* Tâches à réaliser
• A. Relevez tous les noms de personnes cités dans le texte sur Roselyne Gutierrez.
• B. Reprenez le texte sur Roselyne Gutierrez et prolongez-le à la suite de sa dernière phrase.

* Extrait du texte
┌────────

Son nom ne vous dit peut-être rien. C’est normal : « Elle fait partie de ces gens qui aiment rester dans l’ombre », nous confient unanimement ses proches. Pourtant, tous s’accordent à dire qu’elle a produit « un travail exceptionnel sur, et pour son territoire ».
Car Roselyne Gutierrez est restée fidèle à l’Espagne, sa terre natale, tout au long de sa vie professionnelle. Un attachement qu’elle tient de son enfance : « Son père était un militant communiste sous Franco. Quand les choses se sont gâtées en Espagne, il a envoyé sa femme et ses deux enfants dans le dernier train en partance pour la France », se remémore Emile Ochando, un proche d’enfance, devenu plus tard un collègue de travail.
Ils se sont connus à l’école, alors que Roselyne n’avait que 16 ans, ont toujours partagé une ferveur politique commune, et milité pour la documentation du post-franquisme. « Elle n’a jamais relégué cet héritage au second plan, tant elle a été durablement affectée par les censures qui frappaient certains livres et chansons. » C’est dans cet esprit que Roselyne, alors fraîchement diplômée d’une maîtrise d’espagnol, s’est engagée à plein temps dans ce qui n’était à l’origine qu’un emploi étudiant : la librairie de la Renaissance, fondée par des résistants communistes en 1944.

└────────

* Données fournies
┌────────

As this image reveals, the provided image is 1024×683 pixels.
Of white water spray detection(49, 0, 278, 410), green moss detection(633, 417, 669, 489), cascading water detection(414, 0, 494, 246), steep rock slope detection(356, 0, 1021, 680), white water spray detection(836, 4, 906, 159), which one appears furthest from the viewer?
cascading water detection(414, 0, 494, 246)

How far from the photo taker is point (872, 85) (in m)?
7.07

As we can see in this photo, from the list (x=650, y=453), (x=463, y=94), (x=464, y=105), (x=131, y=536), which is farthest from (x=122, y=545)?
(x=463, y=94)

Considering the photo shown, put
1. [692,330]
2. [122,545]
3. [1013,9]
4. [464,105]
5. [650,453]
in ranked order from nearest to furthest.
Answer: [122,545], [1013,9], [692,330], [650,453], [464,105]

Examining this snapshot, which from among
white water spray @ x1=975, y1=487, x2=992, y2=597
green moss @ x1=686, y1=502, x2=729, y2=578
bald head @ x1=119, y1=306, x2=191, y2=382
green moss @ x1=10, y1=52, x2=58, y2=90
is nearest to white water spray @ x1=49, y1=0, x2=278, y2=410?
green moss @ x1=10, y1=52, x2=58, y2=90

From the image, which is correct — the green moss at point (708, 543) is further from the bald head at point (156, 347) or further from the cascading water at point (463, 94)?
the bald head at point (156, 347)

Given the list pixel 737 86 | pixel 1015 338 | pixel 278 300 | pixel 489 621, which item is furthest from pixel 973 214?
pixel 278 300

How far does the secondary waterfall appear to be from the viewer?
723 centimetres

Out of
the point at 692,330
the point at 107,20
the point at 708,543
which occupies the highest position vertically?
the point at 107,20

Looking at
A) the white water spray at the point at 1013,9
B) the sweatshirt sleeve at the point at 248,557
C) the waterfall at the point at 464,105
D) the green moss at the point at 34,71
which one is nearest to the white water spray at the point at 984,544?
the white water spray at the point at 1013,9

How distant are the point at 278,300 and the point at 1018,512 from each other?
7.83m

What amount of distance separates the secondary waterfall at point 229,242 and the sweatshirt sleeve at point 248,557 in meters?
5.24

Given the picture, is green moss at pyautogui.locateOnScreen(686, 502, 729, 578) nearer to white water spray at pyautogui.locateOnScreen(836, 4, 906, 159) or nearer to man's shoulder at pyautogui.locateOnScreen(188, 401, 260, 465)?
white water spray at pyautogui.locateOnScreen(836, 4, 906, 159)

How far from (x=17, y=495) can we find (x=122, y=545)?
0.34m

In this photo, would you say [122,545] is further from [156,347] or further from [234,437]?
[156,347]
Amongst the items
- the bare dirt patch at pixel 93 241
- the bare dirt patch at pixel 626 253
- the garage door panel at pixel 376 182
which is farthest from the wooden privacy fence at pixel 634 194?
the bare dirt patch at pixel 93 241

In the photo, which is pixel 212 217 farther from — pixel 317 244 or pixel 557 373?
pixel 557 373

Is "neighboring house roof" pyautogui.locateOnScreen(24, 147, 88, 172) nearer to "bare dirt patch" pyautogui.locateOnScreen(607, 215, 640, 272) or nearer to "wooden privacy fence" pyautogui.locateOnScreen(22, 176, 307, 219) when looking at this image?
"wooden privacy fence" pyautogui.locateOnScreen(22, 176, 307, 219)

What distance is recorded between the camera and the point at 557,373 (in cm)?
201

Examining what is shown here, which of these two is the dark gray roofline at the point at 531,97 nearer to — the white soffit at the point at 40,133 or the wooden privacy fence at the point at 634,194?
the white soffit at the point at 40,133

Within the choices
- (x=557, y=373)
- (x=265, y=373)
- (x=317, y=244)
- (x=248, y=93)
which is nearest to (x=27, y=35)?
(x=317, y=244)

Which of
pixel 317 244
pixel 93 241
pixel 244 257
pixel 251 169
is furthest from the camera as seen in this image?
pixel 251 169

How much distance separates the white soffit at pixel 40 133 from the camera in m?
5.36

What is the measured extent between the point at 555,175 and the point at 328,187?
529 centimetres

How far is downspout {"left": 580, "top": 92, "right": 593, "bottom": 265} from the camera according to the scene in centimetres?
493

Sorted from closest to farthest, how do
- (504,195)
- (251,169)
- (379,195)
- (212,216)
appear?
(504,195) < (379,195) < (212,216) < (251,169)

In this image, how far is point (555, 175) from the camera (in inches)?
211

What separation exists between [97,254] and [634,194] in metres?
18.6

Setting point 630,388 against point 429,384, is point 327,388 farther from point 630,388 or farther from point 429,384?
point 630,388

└────────

* Réponses par tâche
• A. Roselyne Gutierrez, Franco, Emile Ochando

• B.
On est en 1981. Le commerce est en plein déménagement vers le nouveau quartier du Mirail, devenu plus tard très populaire. Les années passent, l’expérience s’acquiert, et la jeune femme se fait porte-parole d’une catégorie peu portée par ses confrères toulousains : la littérature hispanophone.
Parmi ses ouvrages favoris, L’aveuglement, de l'écrivain et journaliste portugais José Saramago (trad. Geneviève Leibrich, 2000). « Elle en vendait des centaines », se souvient Bruno Lamarque, nouveau directeur de la librairie. « Elle faisait un tel travail de promotion que l’éditeur nous a appelés pour comprendre ce qu’il se passait. Elle est comme ça : quand elle fait quelque chose, c’est à 200 % ».
À force d’investissement et de bouche-à-oreille, elle parvient à rassembler toute une communauté autour de la Renaissance. Chaque année, la librairie organise une soirée consacrée à la transmission de la mémoire post-franquiste, en collaboration avec des écrivains, des poètes et plusieurs associations espagnoles.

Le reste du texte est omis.